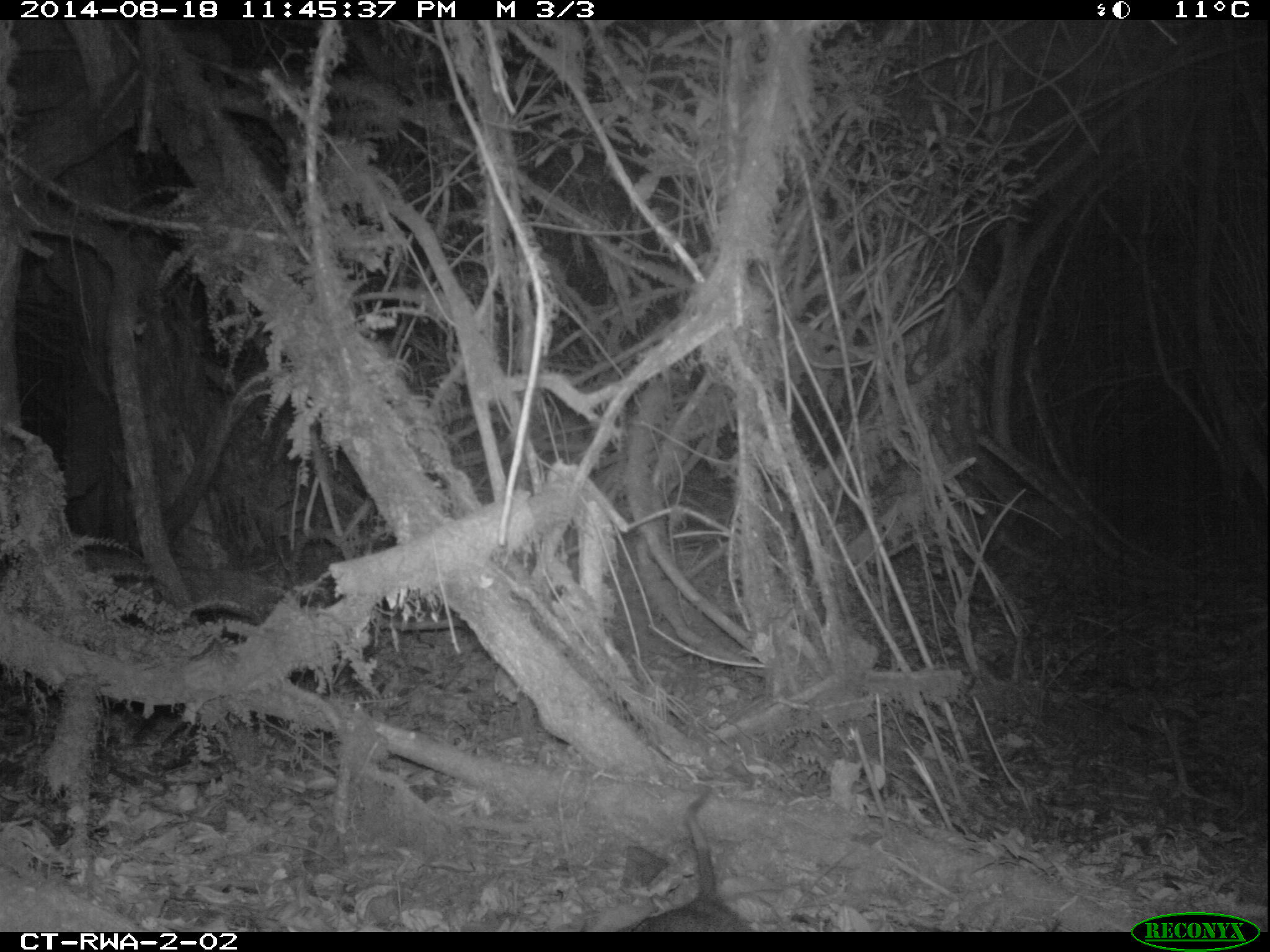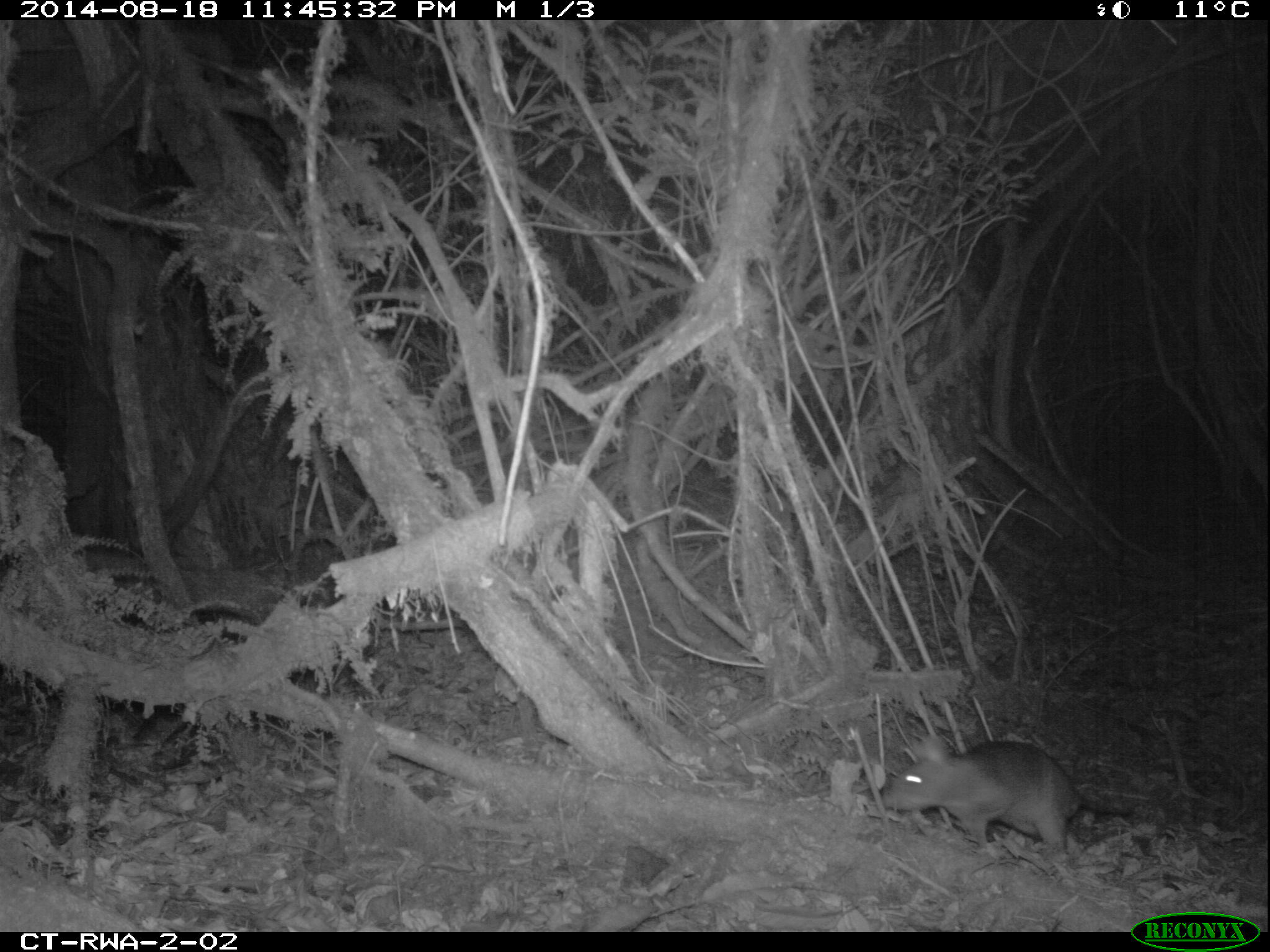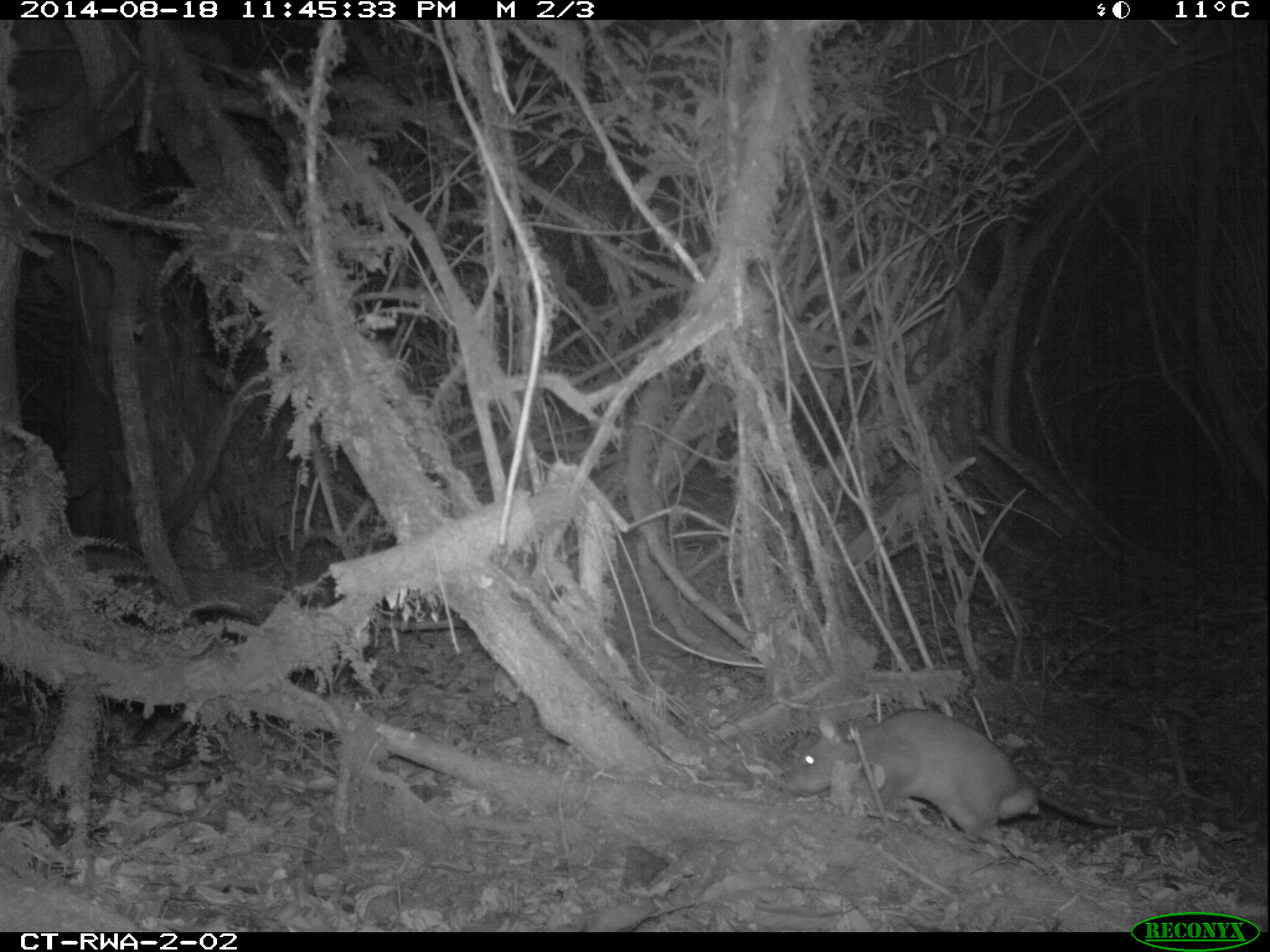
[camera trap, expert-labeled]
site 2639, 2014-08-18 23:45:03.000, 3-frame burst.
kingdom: Animalia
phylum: Chordata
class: Mammalia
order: Rodentia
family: Nesomyidae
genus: Cricetomys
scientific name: Cricetomys gambianus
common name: african giant pouched rat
Cricetomys gambianus (african giant pouched rat), count 1.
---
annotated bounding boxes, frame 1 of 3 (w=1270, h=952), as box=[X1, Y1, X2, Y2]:
cricetomys gambianus: box=[608, 779, 759, 932]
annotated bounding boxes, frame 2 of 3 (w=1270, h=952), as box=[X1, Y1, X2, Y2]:
cricetomys gambianus: box=[876, 730, 1138, 865]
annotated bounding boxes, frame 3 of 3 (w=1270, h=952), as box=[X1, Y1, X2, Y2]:
cricetomys gambianus: box=[797, 707, 1220, 848]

****

## [Assignment]
Output exactly the lines from the one holding "class: Mammalia" to the end of the material above, with both ends included.

## [Finished task]
class: Mammalia
order: Rodentia
family: Nesomyidae
genus: Cricetomys
scientific name: Cricetomys gambianus
common name: african giant pouched rat
Cricetomys gambianus (african giant pouched rat), count 1.
---
annotated bounding boxes, frame 1 of 3 (w=1270, h=952), as box=[X1, Y1, X2, Y2]:
cricetomys gambianus: box=[608, 779, 759, 932]
annotated bounding boxes, frame 2 of 3 (w=1270, h=952), as box=[X1, Y1, X2, Y2]:
cricetomys gambianus: box=[876, 730, 1138, 865]
annotated bounding boxes, frame 3 of 3 (w=1270, h=952), as box=[X1, Y1, X2, Y2]:
cricetomys gambianus: box=[797, 707, 1220, 848]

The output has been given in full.